Task A
From the passage on the humble birth of Christ, return the portion that begins at the words "The angels said" and stops after "and the common.", copied word for word.
Task B
Write the next part of the passage on the humble birth of Christ, picking up after its last line.

***** Source text *****

The point isn’t a cold rejection of Christ but the humility of His birth. The King of kings wasn’t born in a palace but in humble quarters, announced to shepherds—ordinary nobodies full of faith.
The angels said to them:
"I bring you good news of great joy that will be for all the people: Today in the town of David a Savior has been born to you; He is the Messiah, the Lord."
So, instead of indulging in sentimental guilt over “making room in your heart,” follow the shepherds’ example: proclaim the good news with joy.
Tell the world there is a Savior for the great and the common.
Tell them He is God and King.
Tell them, “Merry Christmas.”

***** Dataset section *****

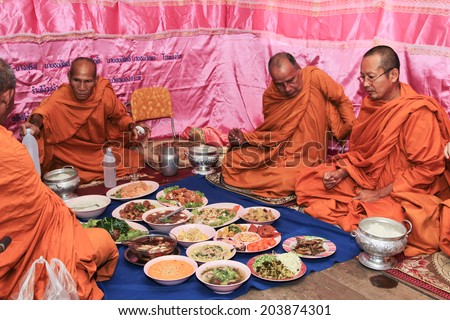 NAKRONPHATHUM THAILAND -JULY 6: Wedding ceremony culture July 6 2014, Monks have breakfast after  finished ritual wedding in Nakronphathum ,Thailand.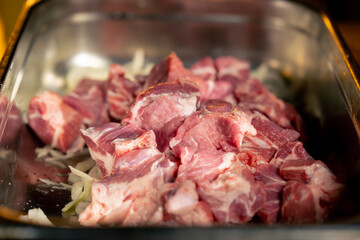 close-up in an iron container on bed of onions lie pieces of fresh meat barbecue time professional cooking the process of marinating meat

*****

Response area A
The angels said to them:
"I bring you good news of great joy that will be for all the people: Today in the town of David a Savior has been born to you; He is the Messiah, the Lord."
So, instead of indulging in sentimental guilt over “making room in your heart,” follow the shepherds’ example: proclaim the good news with joy.
Tell the world there is a Savior for the great and the common.

Response area B
You have a small point there but i think you're missing the bigger point about how most of the messages we hear are very sensationalized due to the influence of the age that we miss, and due to lesser influence of the Bible itself and the truth it brings, in comparison. @elle
I've been thinking about the American celebration of Christmas, in its present, “Negative World” and almost entirely secularized from. We hold on to a great many Christmas Traditions but have almost forgotten that anything else *ever was* behind them past the traditions themselves. It becomes, or has become, about rootless “tradition” itself. Exhibit A is the wretched "Elf on a Shelf," launched just a few years ago with the subtitle of "A Christmas Tradition" preemptively assigned.